Mas vamos lá para minhas “pílulas críticas” sobre cada um dos curtas, do pior ao melhor (e mandem a ordem de vocês!):

8º Lugar:
A Grama Alta

Quando um trem para inesperadamente, um passageiro sai para fumar, começa a ver luzes estranhas na grama alta e parte para investigar o fenômeno. Premissa simples, com execução igualmente simples que se destaca pela arte estilizada, quase como rotoscopia e pela atmosfera de suspense que consegue construir apenas com um personagem cercado de mato alto.

O problema é que A Grama Alta é só isso mesmo, sem qualquer pretensão maior, quase como um curta feito por estudante de cinema para mostrar sua técnica no trabalho de final de curso. Faltou refinamento narrativo para além dos sustos baratos e da fotografia escurecida que toma o curta de assalto nos minutos finais e para criar um final competente, que não pareça apenas um fim na base do “porque sim”. E não, o que falta não é “explicação” sobre o que acontece, mas sim algo que faça do curta algo que gere algum tipo de discussão, um quê de curiosidade nem que seja uma sobrancelha levantada quando os créditos começa a rolar.

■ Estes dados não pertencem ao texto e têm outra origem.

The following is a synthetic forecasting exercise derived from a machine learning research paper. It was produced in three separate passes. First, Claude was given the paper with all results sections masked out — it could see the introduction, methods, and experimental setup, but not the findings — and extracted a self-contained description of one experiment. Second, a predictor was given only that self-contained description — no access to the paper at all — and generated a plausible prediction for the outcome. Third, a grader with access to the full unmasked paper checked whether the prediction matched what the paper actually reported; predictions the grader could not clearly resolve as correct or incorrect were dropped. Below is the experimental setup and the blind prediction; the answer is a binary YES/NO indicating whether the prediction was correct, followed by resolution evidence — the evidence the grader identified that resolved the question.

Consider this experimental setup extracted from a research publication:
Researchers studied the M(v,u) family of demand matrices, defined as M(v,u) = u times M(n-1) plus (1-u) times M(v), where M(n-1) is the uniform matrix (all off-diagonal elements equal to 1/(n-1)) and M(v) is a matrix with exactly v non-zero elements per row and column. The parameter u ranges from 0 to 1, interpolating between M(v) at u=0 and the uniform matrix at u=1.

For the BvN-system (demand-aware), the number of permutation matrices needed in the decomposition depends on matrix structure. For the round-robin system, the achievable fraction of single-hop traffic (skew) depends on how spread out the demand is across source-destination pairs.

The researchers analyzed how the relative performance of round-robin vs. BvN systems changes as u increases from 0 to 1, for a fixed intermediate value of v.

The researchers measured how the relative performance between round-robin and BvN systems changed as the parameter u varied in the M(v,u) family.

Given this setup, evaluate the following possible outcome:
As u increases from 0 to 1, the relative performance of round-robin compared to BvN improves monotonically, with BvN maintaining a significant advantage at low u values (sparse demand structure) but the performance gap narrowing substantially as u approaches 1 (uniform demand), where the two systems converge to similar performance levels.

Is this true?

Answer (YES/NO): NO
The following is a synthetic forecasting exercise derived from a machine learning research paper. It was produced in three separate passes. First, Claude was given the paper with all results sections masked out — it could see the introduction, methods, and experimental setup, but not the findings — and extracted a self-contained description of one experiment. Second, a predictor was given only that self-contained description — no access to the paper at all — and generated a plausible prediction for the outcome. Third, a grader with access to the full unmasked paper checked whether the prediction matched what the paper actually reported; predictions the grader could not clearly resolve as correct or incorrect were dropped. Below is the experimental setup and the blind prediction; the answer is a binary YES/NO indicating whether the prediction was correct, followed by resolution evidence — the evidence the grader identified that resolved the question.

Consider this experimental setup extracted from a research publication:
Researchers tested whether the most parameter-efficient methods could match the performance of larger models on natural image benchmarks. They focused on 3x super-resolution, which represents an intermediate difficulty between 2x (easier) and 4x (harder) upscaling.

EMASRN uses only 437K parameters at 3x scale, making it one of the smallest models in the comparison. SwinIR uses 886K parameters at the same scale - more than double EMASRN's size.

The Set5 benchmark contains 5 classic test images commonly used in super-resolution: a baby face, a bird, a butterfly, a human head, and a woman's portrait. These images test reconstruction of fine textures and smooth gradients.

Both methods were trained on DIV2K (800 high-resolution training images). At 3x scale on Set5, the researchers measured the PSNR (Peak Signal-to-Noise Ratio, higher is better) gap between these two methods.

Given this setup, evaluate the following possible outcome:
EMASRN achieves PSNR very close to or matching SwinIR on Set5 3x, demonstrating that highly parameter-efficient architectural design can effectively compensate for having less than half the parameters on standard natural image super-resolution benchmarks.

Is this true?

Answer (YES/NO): NO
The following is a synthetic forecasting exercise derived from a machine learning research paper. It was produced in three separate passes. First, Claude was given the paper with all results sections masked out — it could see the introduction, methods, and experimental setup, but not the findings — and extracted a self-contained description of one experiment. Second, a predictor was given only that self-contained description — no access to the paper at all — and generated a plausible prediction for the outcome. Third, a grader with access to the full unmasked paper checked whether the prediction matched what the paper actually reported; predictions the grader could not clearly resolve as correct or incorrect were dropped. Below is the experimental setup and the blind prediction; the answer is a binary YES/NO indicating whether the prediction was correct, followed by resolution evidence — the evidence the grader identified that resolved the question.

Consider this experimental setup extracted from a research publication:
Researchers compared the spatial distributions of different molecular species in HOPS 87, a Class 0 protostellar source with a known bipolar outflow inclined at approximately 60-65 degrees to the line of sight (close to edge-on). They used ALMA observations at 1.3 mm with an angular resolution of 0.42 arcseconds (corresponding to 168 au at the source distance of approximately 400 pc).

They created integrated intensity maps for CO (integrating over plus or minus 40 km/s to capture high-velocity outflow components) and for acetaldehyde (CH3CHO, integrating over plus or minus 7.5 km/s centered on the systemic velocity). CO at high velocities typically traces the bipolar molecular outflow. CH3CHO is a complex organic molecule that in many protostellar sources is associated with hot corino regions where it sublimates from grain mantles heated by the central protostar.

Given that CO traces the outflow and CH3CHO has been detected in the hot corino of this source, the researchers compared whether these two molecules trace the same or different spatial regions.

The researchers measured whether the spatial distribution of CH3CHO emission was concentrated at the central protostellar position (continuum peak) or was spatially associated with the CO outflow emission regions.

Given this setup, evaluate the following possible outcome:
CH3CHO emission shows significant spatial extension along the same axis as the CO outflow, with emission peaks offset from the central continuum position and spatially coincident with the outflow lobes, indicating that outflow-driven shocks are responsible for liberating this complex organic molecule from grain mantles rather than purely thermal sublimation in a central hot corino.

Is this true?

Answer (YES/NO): NO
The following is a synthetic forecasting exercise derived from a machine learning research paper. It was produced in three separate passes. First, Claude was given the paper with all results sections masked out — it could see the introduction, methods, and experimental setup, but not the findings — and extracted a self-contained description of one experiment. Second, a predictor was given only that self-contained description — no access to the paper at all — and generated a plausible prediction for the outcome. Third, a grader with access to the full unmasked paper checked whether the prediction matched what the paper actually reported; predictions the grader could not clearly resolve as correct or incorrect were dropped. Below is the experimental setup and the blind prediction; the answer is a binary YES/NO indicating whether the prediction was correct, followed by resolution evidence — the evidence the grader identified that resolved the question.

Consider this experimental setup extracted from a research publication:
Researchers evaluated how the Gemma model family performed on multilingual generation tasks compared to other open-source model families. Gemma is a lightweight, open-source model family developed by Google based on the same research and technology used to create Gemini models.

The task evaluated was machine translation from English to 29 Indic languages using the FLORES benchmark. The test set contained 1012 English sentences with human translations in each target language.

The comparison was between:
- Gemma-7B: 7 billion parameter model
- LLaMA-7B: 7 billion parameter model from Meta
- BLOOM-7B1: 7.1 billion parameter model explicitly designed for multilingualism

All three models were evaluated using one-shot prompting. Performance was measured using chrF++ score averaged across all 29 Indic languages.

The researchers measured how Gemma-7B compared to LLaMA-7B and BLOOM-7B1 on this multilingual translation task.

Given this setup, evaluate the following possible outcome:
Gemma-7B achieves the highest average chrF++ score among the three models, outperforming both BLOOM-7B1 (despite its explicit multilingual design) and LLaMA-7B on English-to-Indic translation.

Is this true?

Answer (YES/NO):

Infelizmente, porém, A Grama Alta é, apenas, estilo sobre substância que não consegue muito mais do que ficar ali na linha mediana do “ok, vamos ao próximo”. Uma pena.

A Grama Alta (The Tall Grass, EUA)
Direção: Simon Otto
Roteiro: Philip Gelatt (baseado em história de Joe Lansdale)
Elenco: Joe Dempsie, Steven Pacey
Estúdio:
Axis Animation
Duração: 11 min.

7º Lugar:
Pela Casa

E se o Papai Noel não fosse exatamente um velhinho rechonchudo, de barba branca e que veste roupa vermelha? É essa a pergunta que Pela Casa tenta responder, conseguindo um resultado final original e interessante, mas que é uma daquelas histórias que literalmente se transformam em suas reviravoltas, ou seja, realmente se confundem com elas, tornando-se indissociáveis.

Em outras palavras, é uma boa ideia que Joachim Heijndermans teve e que Philip Gelatt deve ter formatado como um roteiro de dois parágrafos pequenos. Chega a ser um milagre (natalino?) que Elliot Dear tenha conseguido “esticar” a narrativa por algo como cinco minutos (os outros dois são créditos), ainda que a direção de arte seja bem trabalhada e cuidadosa em seus detalhes, especialmente o design diferentão do “Papai Noel”.

Mas, como disse, Pela Casa é um curta que tem um fim em si mesmo e que vive pela sua revelação, sem tentar sequer um elemento narrativo um pouco mais relevante. Faz parte, mas, para mim, fica ali na linha do mediano e olhe lá.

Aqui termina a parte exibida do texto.